8 ‘Blue Velvet’ (1986)

Dennis Hopper - Blue Velvet

David Lynch is a master of putting nightmarish imagery on-screen and has made films that are classifiable as horror movies (like 1977’s Eraserhead and 2006’s Inland Empire). Blue Velvet, however, is more of a crime/psychological thriller film and follows a young man (Kyle MacLachlan) who gets wrapped up in a wild plot with a terrifyingly deranged criminal (played by Dennis Hopper) at its center.

Hopper’s Frank Booth is more frightening than just about any other movie antagonist, including those who are associated with the horror genre. Whenever he’s on-screen, Blue Velvet becomes terrifying and even hard to watch, making it arguably Lynch’s tensest film that doesn’t fit within the horror genre.

9 ‘In Cold Blood’ (1967)

In Cold Blood - 1967

In Cold Blood takes a horrifying true-crime story and presents it in the format of a film in a totally uncompromising way. It deals with the manhunt for — and eventual trial of — a pair of murderers who killed an entire family after a botched robbery and the questions around law, order, and justice that arise from the whole sad story.

It’s based on the novel of the same name by Truman Capote, which was released only one year before the film was made. It’s a tough, stomach-churning watch, and it holds up as a compelling yet difficult crime film to this day, largely thanks to the way it explores its difficult themes and the fact that it does justice to the traumatic story it’s based on and the people involved in it.

SUPPLIED MATERIAL -
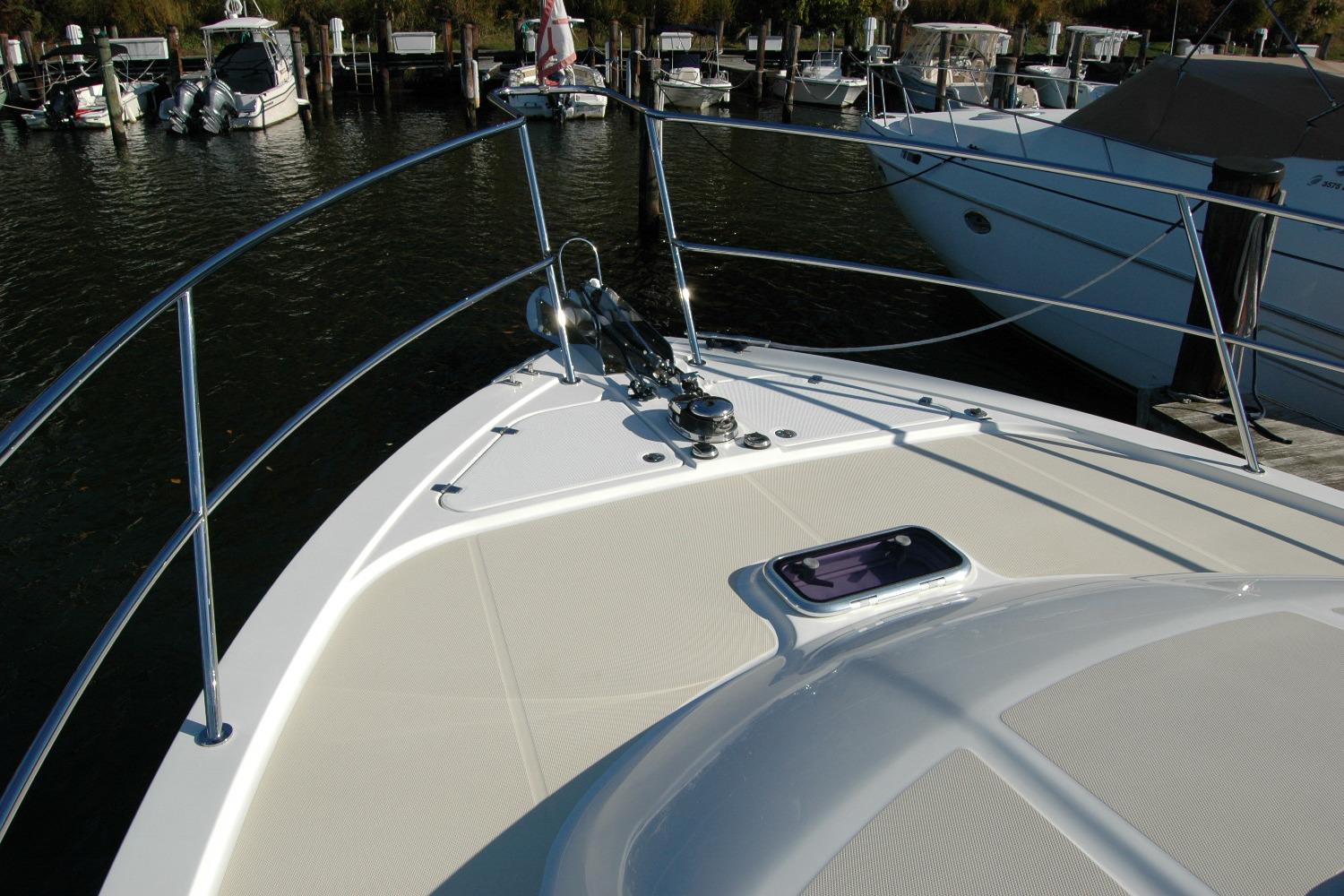 2019 Sabre 38 Salon Express yacht bow at marina, featuring sleek design and railing.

PROBLEMS TO SOLVE -
• a. In the film list, who wrote the novel that In Cold Blood is based on?
• b. Write the next part of the film list, picking up after its last sentence.
The lines that come after the film list were taken from a different source.

ANSWERS FOR EACH ITEM -
• a. Truman Capote

• b.
10 ‘Threads’ (1984)

Threads - 1984
Image via BBC

When it comes to nuclear war, any depiction of it will likely be terrifying to some extent. It’s a form of conflict that would likely end the entire world, should it occur on a large enough scale, and this is precisely a nightmare that comes true in the classic feel-bad masterpiece, Threads.

It’s a film that still feels shocking and visceral to this day, showing life in Britain right before, during, and after a series of nuclear attacks that devastate the country and the entire world. It’s a movie that deals with an alarmingly plausible apocalypse and captures everything with stark detail and a sense of realism that makes it incredibly hard to watch.